A BLACK HOLE
There are basic principles of physics that influence our lives, and the laws of gravity are part of these scientific principles. The pull of the Earth’s gravity keeps your feet on the ground and pulls the apple towards the ground when it falls from the tree. Astronauts in space can float freely inside the International Space Station. Because they are so far from Earth they have escaped the pull of Earth’s gravity on their bodies. The Moon’s gravitational pull on the Earth creates ocean tides. The Sun’s gravitational pull keeps the planets in our solar system revolving in their orbits around the Sun. This tells you that gravity exists in the universe and not just on Earth.

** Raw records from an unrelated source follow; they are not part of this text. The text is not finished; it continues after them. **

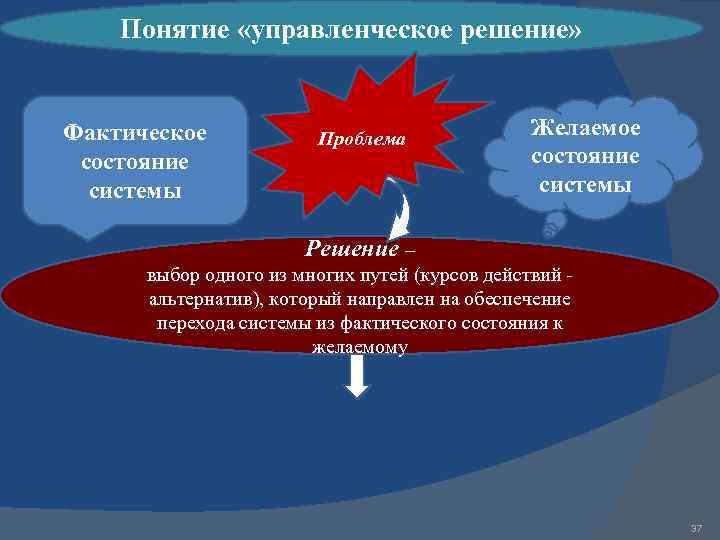 Понятие «управленческое решение»

Фактическое состояние системы

Проблема

Желаемое состояние системы

Решение –
выбор одного из многих путей (курсов действий - альтернатив), который направлен на обеспечение перехода системы из фактического состояния к желаемому

37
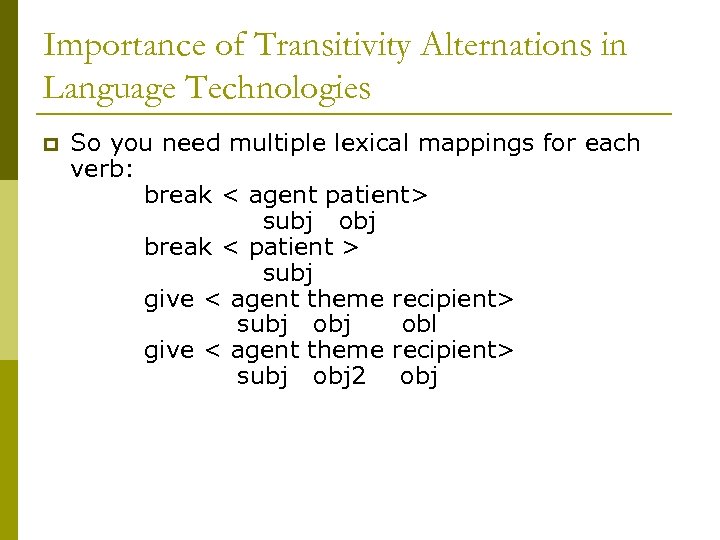 Importance of Transitivity Alternations in Language Technologies

So you need multiple lexical mappings for each verb:

break < agent patient>
subj obj
break < patient >
subj
give < agent theme recipient>
subj obj obl
give < agent theme recipient>
subj obj2 obj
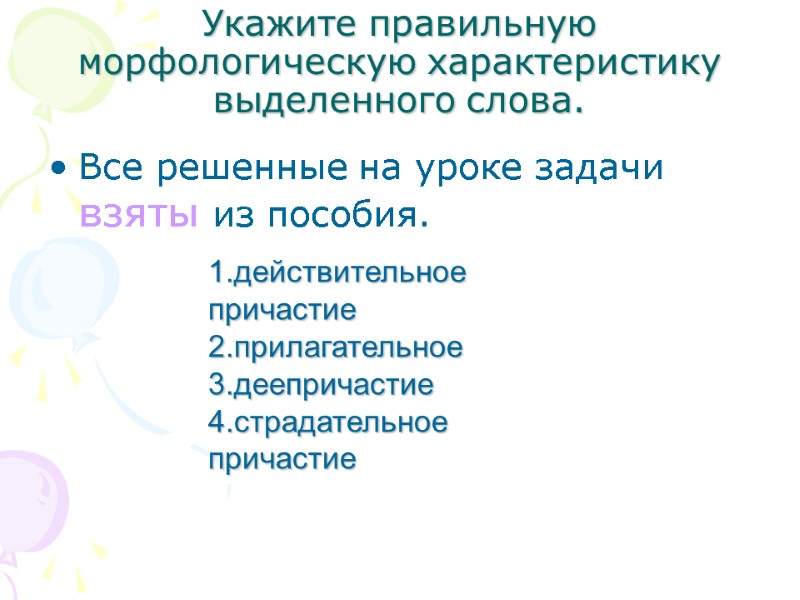 Укажите правильную морфологическую характеристику выделенного слова.

• Все решенные на уроке задачи взяты из пособия.

1.действительное причастие
2.прилагательное
3.деепричастие
4.страдательное причастие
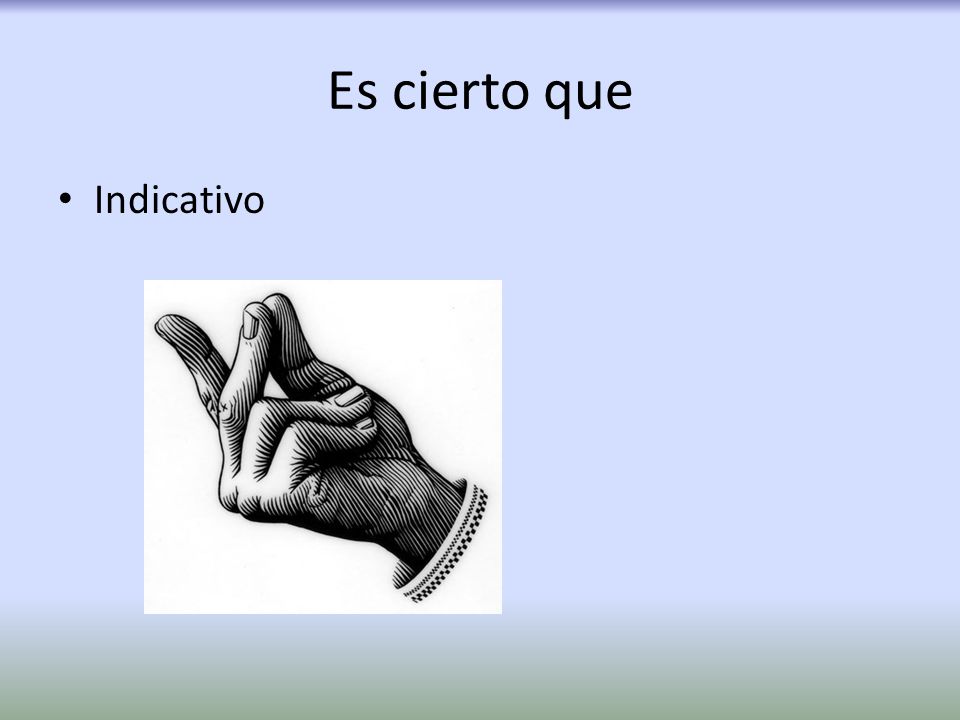 Es cierto que

• Indicativo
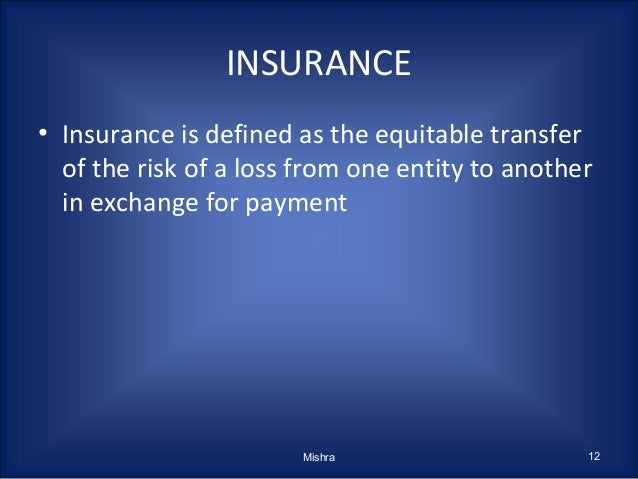 INSURANCE

• Insurance is defined as the equitable transfer of the risk of a loss from one entity to another in exchange for payment

Mishra

12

In fact, launch rockets must escape the pull of Earth’s gravity in order to send probes into space like both voyagers that explored Jupiter and other planets. The speed rockets need to reach in order to overcome Earth’s gravity and travel into space is called ‘escape velocity’. Physicists have mathematical equations that calculate the escape velocity of lots of bodies in space, like planets and stars. The gravitational pull and escape velocity of a body in space depends on its mass. Mass is how scientists measure the amount of matter in something. The more mass a body in space has, the greater its gravitational force is.
The Sun has enough mass to control a large, distant planet like Jupiter. The Sun is a star and all stars progress through a life cycle. Stars which are 1.5 to 3 times larger than the Sun are called giant stars. It’s easy to conclude that giant stars have a greater gravitational pull than our Sun because they have a greater mass. When a giant star dies at the end of its life cycle, only the core (solid center) of the star is left. If this core collapses into itself, nothing visible is left.
What happened to the mass of the star? The matter in the star’s core had to go somewhere and physicists define this missing matter as a black hole. A black hole has so much matter concentrated in a place that is so small that it is invisible to even powerful telescopes. All that concentrated mass still exerts a gravitational pull on anything that gets near it. That pull of gravity is so strong that once something “falls” into a black hole, it can never create enough escape velocity to get out. Even light, the thing in the universe that travels the fastest, cannot escape from a black hole.